How a Video Game Revolutionized the Way Retailers Think of Brick and Mortar Strategy
Two patents filed by Walmart back in January have just been published that depict a virtual reality experience for customers, enabling them to never have to leave their home. Though the retail giant is not leading the pack in terms of innovation, Walmart’s move signals that augmented and virtual reality technology may have a home in big box retailers soon.
Walmart’s vision includes customers exploring a virtual store space from their living rooms in goggles and sensory gloves.
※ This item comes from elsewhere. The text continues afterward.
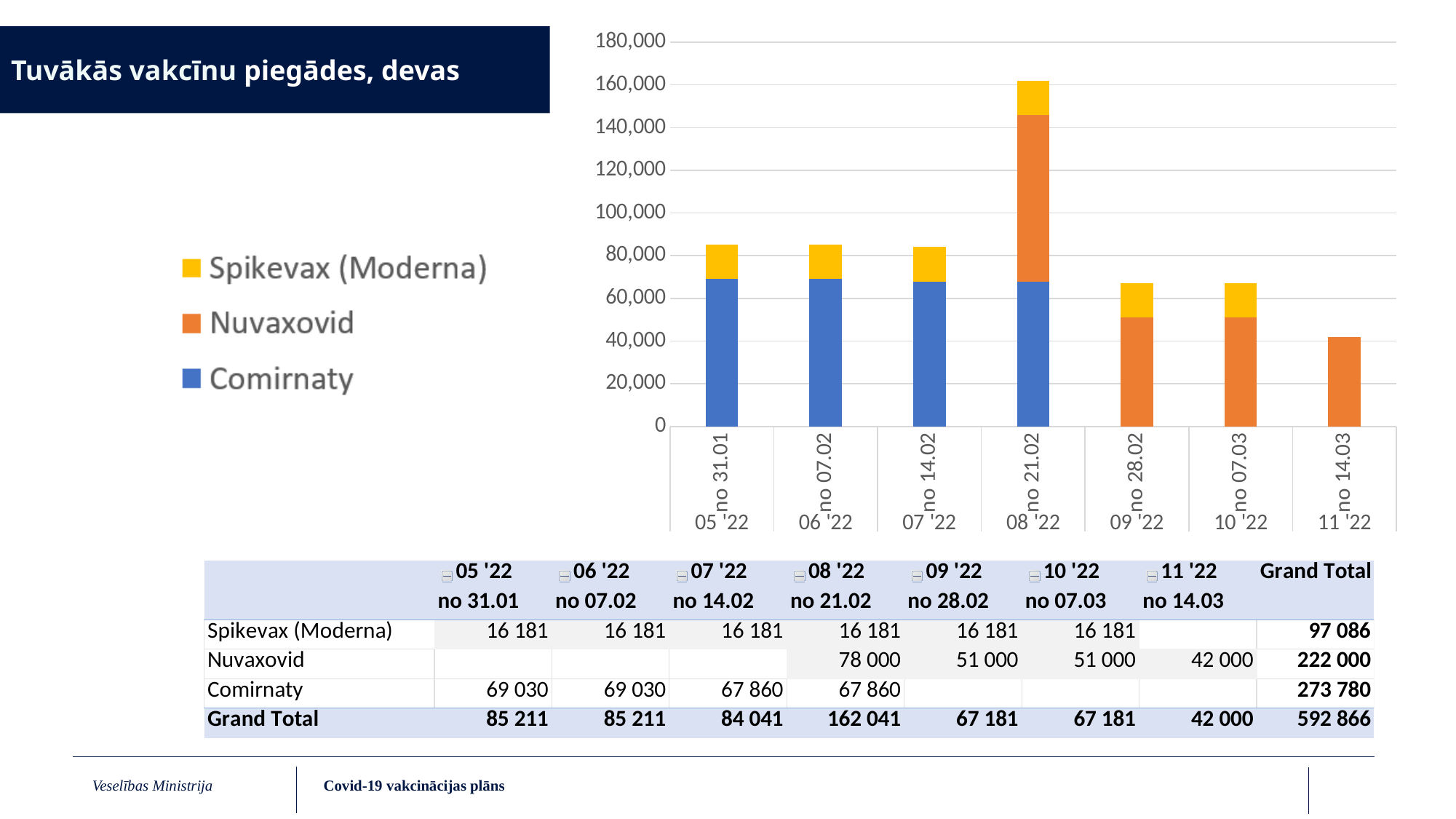
Is the total bar for the week 11 '22 no 14.03 greater or less than 60,000? less What is the Comirnaty value for the week 07 '22 no 14.02? 67 860 What type of chart is shown on the slide? bar chart Which week has the highest total stacked bar? 08 '22 no 21.02 Which is larger: the Comirnaty value for 05 '22 no 31.01 or the Nuvaxovid value for 09 '22 no 28.02? Comirnaty value for 05 '22 no 31.01 How many series does the chart legend list? 3 How many week categories are shown along the x axis of the chart? 7 What is the Nuvaxovid value for the week 08 '22 no 21.02? 78 000 Which colour represents Spikevax (Moderna) in the chart? yellow Which week has the lowest total stacked bar? 11 '22 no 14.03 What is the difference between the Grand Total for 08 '22 no 21.02 and the Grand Total for 07 '22 no 14.02? 78 000 What is the total of the stacked bar for the week 09 '22 no 28.02? 67 181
Logistical challenges aside, the company may be looking toward other brands that have waded into this field for models.
VR and augmented reality (AR) in retail play into a larger shift away from transactional retail to experiential retail, which focuses on turning the retail experience into a form of entertainment. A prime example was 2016’s viral craze “Pokemon GO,” which sent users to capture digital monsters in an AR environment. The game inadvertently increased foot traffic at game-related hubs like Starbucks and Sprint locations. GameStop alone saw its sales double following the app’s launch. In fact, industry observers predict that as brick and mortar sales become less profitable for retailers, an additional source of income might be in physical advertising at their retail locations. Sales may have suffered but foot traffic has not, and a new wave of tech marvels could work to boost it further.
As a third-party app, Pokemon GO was less predictable for retailers and therefore riskier. Fashion leader Rebecca Minkoff partnered with startup app Zeekit to bring a new layer of reality to her fashion week preview. With drone and VR-based engagement already under its belt, the company confidently encouraged select customers to try on new pieces with an AR-enhanced smart mirror. The mirror displays the fits of differing sizes as well as recommends similar outfits. Minkoff reported that customers who used the mirror walked out with three times the clothing standard customers did.
In the past, AR and VR engagement was based around brands. Pepsi has dazzled with AR-enhanced bus stops while shoe brand Airwalk gathered crowds with an entirely digital, geo-based pop-up store. Now it’s retailers themselves who are jumping into the game. While Walmart’s vision of an entirely home-based VR shopping experience may be a ways off, big box retailers know that technology is the key to morphing traditional brick and mortar shopping from a chore to a real pleasure.